On the February9, 2013, a few well known African jazz musicians had a concert at the National Museum court yard in Nairobi. The concert was dubbed “All That Jazz” and hosted by one of Africa’s greatest pianists, Aaron “crucial” Rimbui. It was graced by Maurice Kirya, who is undoubtedly Uganda’s best jazz musician, Erick Wainaina, and Atemi. “All that Jazz” concert has always been held regularly in Kenya to connect with the growing fun base of jazz music within the country.
Every time the concert is held, different guest artists from Africa are invited to perform. Looking at this line up of artistes who were to perform at the concert, I could not afford missing it. I have always characterized jazz as an instrumental and rhythmic kind of music which excites me. I made sure that I had a ticket in advance to avoid the last minute rush.
Thirteen pieces of jazz music were performed that evening at the concert. Aaron Rimbui was obviously on the Piano, the instrument he loves best, blending grooves from other artistes and instrumentalists.
Most of the performances took their cues from African classic fusion groups including Kalamashaka and Kayamba Africa. There was diversity in the performances. Some of the performers and artists took music from other genres and blended them with jazz fusion. The audience was very impressed by the idea as they were able to enjoy some of the popular pieces of music from other genres.
As usual the stage was well lit and the performers had confidence as they entertained the audience. The audience consisted of both young and middle aged adults. I could quickly judge that the ratio of male to female is almost equal. Since this was a jazz music concert, it was obvious the kind of audience that would appreciate the performance. Some of the people in the audience chose to be calm and still as they watched through the entire show up to the end.
But others decided to join the performers at the dance hall while slowly moving to the sound of the rhythm. Since jazz is a soothing music, one can obviously guess the appropriate dance to the music. As the Ugandan guest artiste performed one of hit singles “Malaika”, couples within the audience rose to dance in pairs. The song is a common love song which has been translated in various languages and performed in several global concerts.
In the auditorium, a section of the audience was very conservative. The audience’s reaction was quite normal since this is not the first time that classical dance music is shown at National Museum court yard in Nairobi. It was a re-staging of an older work performed severally in many theatres around world. Usually in jazz music, the audiences come expecting something not different from what they know. This is the reason for the conservative nature of audiences.
The audience constantly showed appreciation for the performers and the dancers by applauding after each and every piece. Everyone had to stay still initially listening to the performers before the dance was incorporated into the music. The music itself had balanced and harmonious phrases. The melodies were elegant that the audience was so impressed.

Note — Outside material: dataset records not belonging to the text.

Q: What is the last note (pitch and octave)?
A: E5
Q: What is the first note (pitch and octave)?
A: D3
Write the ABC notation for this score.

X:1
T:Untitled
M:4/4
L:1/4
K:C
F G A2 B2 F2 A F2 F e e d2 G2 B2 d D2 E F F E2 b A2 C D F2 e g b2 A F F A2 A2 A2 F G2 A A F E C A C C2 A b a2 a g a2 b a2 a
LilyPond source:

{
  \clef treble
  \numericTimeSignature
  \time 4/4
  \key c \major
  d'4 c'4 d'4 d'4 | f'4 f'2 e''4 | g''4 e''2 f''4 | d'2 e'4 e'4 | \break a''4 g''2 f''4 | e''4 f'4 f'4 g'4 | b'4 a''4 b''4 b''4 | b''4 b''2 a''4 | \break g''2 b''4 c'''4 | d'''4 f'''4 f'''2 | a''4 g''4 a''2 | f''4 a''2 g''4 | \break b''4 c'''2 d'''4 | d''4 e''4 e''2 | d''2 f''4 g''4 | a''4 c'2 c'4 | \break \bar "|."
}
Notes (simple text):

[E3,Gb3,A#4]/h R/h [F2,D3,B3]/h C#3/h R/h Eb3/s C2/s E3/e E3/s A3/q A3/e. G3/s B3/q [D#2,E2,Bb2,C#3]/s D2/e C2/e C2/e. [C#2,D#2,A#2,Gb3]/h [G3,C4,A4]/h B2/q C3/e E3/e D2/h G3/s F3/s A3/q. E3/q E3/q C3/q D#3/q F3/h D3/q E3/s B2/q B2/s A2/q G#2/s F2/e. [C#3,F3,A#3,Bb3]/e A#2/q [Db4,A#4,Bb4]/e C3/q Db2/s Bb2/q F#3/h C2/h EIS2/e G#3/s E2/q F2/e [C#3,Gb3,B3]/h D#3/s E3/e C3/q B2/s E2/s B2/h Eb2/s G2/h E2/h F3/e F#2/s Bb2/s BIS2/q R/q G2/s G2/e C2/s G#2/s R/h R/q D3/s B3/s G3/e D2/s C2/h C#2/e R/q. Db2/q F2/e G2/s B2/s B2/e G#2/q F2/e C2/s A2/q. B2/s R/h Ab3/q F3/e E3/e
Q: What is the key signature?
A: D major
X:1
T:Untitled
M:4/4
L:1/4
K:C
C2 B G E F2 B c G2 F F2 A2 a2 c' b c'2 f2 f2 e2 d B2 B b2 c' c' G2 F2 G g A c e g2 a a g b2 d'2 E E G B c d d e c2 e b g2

Considering the nature of classical music from the traditional perspective, such pieces are only supposed to be performed in such a way. There is no need of oral presentations and recording. However conventional classical music have tried to embrace certain things such as recording of the performances for commercialization purpose. I could see camera men in the auditorium taking footages of the performances especially the dance performances.
The concert was different from musical concerts of other genres. Its unique style is what makes it different and stand out. The audience was not engaged compared to other concerts rock concerts where the fans have to really be active to create the connection between the performer and the audience. In classical dance music, the audience shows respect to artists by being still and applauding after a performance. In this way the connection is created.
The “All that Jazz” concert at the Nairobi national museum court yard was an enjoyable evening. It was full of good music that stimulated my intellectual and musical experience. The concert was dubbed “All That Jazz” and hosted by one of Africa’s greatest pianists, Aaron “crucial” Rimbui. It was graced by Maurice Kirya, who is undoubtedly Uganda’s best jazz musician, Erick Wainaina, and Atemi. It was interesting to see the diversification in the pieces of music performed.
This is the one thing that stood out for me after the concert. Most of the jazz music performances are borrowed from pieces from other genre of music. For instance, it is possible to transform a piece of blues into jazz. At the concert most of the performances were from classical African cues. Appreciating the diverse nature of jazz music makes one to have a diverse approach and mind set towards issues in life.